Dating Is Terrifying… But So Is Settling
- brittanyperry

- Aug 21
- 2 min read

I went on an amazing date this week.
Don’t get it twisted—I didn’t fall in love.
But I had such a good time that I’m terrified of a second date.
Why?
Why is it so hard to give love a chance?
We don’t treat love like we treat our other goals.
We’ll write down “get fit,” “land the job,” “stack the savings.”
We’ll chase them with discipline, sweat, and grit.But love?
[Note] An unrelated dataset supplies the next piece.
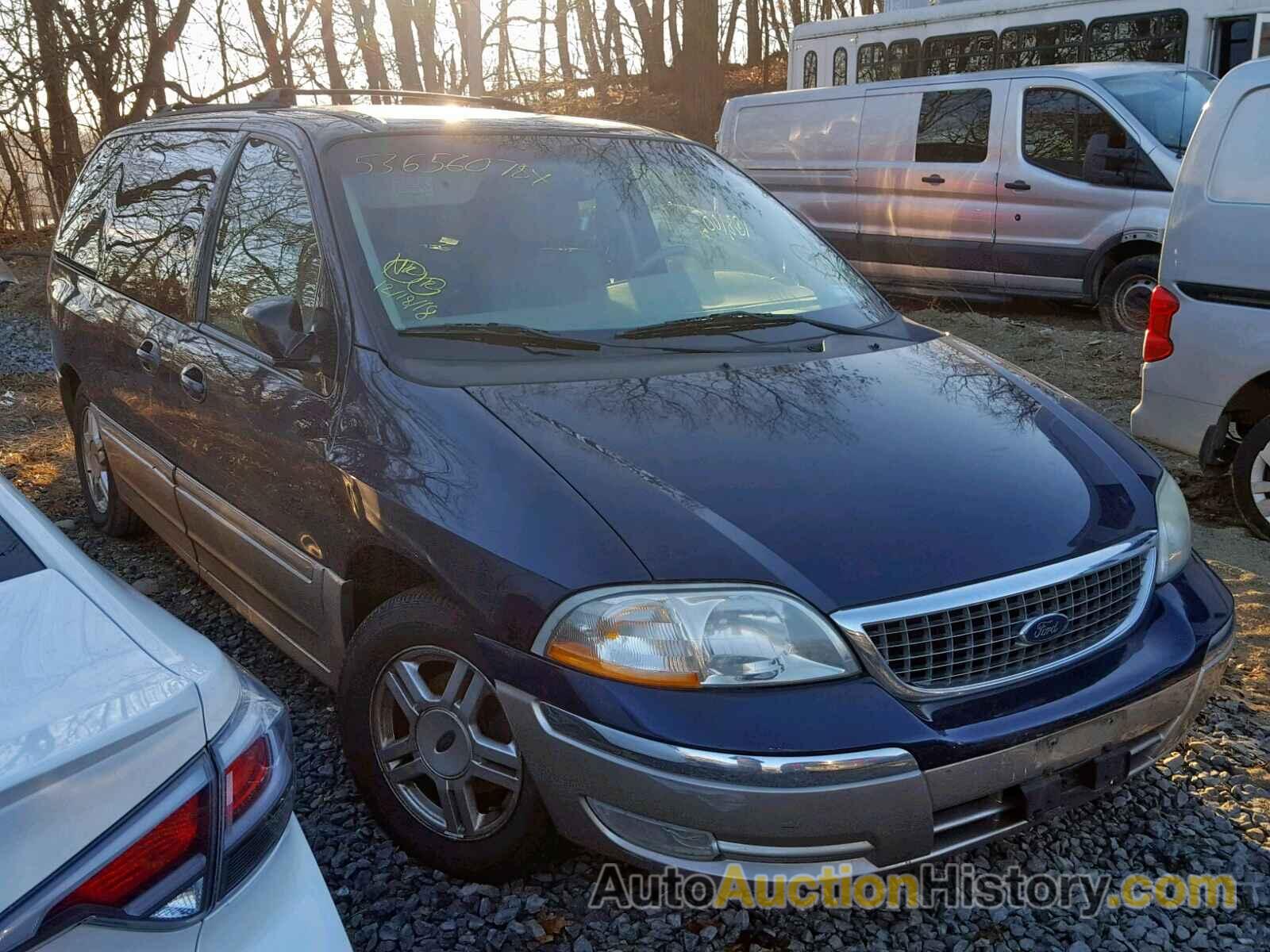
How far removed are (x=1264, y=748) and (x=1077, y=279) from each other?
698 cm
Love we approach like a coin toss.
We work hard for money, but it’s easy to give up on love.
And don’t get me wrong—sometimes a situation deserves the towel.
Sometimes walking away is the bravest move you can make.
But when you’re putting yourself back out there, why is it so much harder?
I look at people who go relationship to relationship and part of me screams WHY?
The other part whispers HOW?
How do they risk their heart again and again like it’s no big deal?
How do they trust that the next hand won’t fold the same way the last one did?
And then there’s me—I miss it.
I miss the commitment.
I miss having that special someone you create new jokes with.
That person you tell your secrets to without judgment.
That person who’s there for the good and the bad.
Someone you can count on, right?I mean…isn’t that the goal?
Here’s the kicker though: two years ago you wouldn’t have even caught me on a date. You read that right. TWO YEARS. LOL. I may have entertained someone here and there, but nothing serious. I’ve been divorced for six years now, and let me tell you—I want to invite someone in, I do…but damn if it isn’t hard.
And it’s not unharbored feelings toward my ex.
I’ve dug those up and dealt with them.
This might sound selfish as hell, but I think I deserve to be picky.
Every time I’m about to get to the next level with someone, I feel like I’m settling—so I don’t.
That sounds messed up, right?
It’s not that I think I’m better than anyone…I just believe there’s someone out there who could understand me a little more deeply, and that I could understand the same way in return.
Maybe that’s the thing.
Commitment is scary because it’s the one goal that can’t be achieved by sheer willpower alone. It requires another person. And people, unlike paychecks or gym reps, don’t come with guarantees.
But maybe that’s also what makes it worth it. Because when it works, love doesn’t just check a box—it changes the whole damn list.
32 is approaching, and at some point I am going to give someone a chance. Yet maybe I am still enjoying figuring out the new me. Who knows.